Your instructions: Please retype every record below exactly, leaving the pictures out.

Material to process:

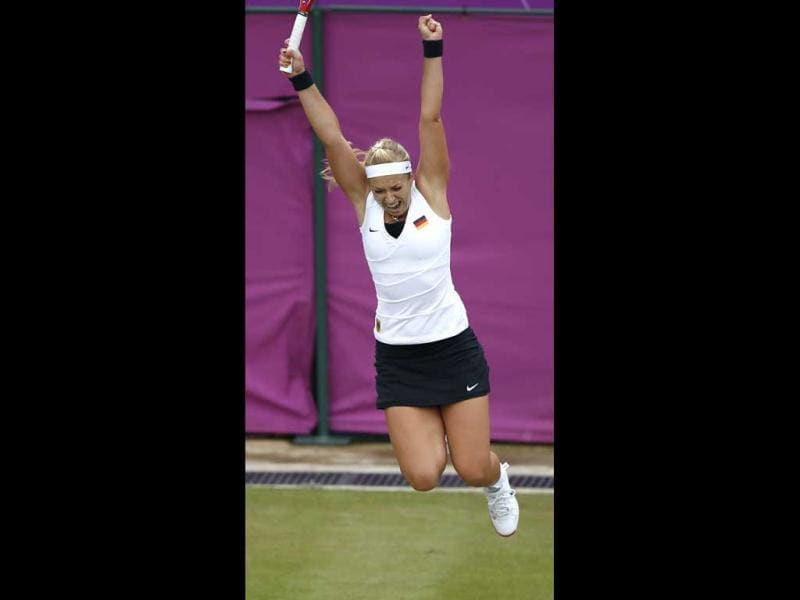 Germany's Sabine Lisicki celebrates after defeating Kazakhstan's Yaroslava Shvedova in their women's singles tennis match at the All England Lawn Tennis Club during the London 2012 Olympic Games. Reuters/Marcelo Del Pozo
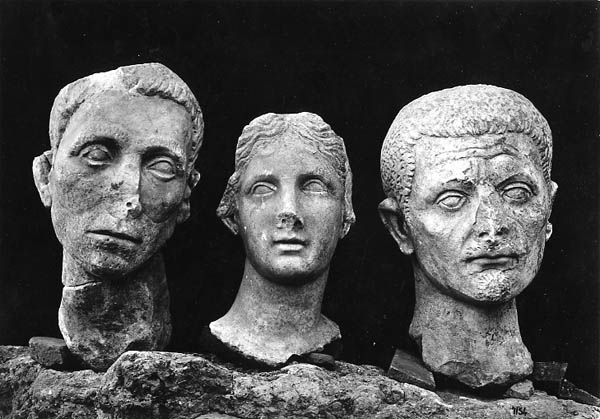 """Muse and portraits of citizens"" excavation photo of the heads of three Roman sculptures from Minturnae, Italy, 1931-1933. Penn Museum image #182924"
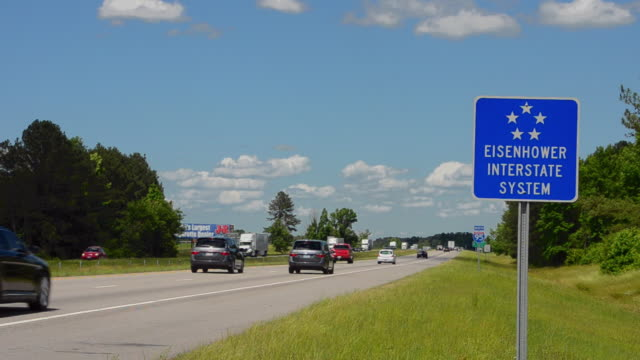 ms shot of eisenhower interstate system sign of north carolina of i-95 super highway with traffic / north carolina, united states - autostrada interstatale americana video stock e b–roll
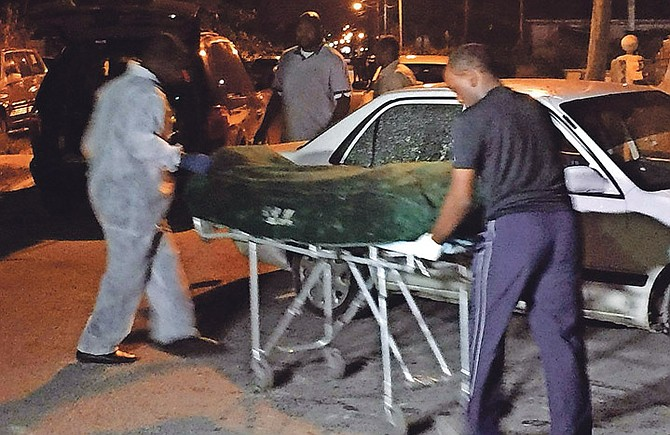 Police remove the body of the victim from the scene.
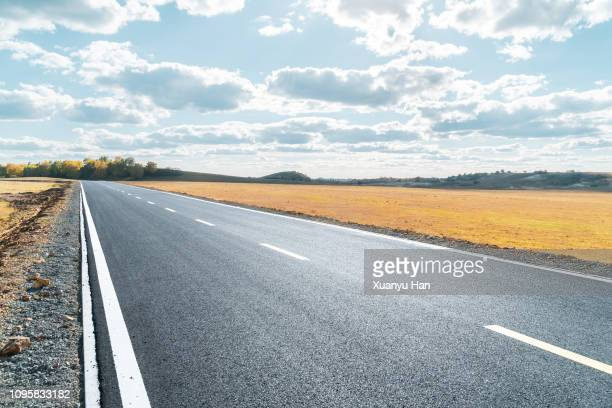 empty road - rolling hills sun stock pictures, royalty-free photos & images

Answer section:
 Germany's Sabine Lisicki celebrates after defeating Kazakhstan's Yaroslava Shvedova in their women's singles tennis match at the All England Lawn Tennis Club during the London 2012 Olympic Games. Reuters/Marcelo Del Pozo
 """Muse and portraits of citizens"" excavation photo of the heads of three Roman sculptures from Minturnae, Italy, 1931-1933. Penn Museum image #182924"
 ms shot of eisenhower interstate system sign of north carolina of i-95 super highway with traffic / north carolina, united states - autostrada interstatale americana video stock e b–roll
 Police remove the body of the victim from the scene.
 empty road - rolling hills sun stock pictures, royalty-free photos & images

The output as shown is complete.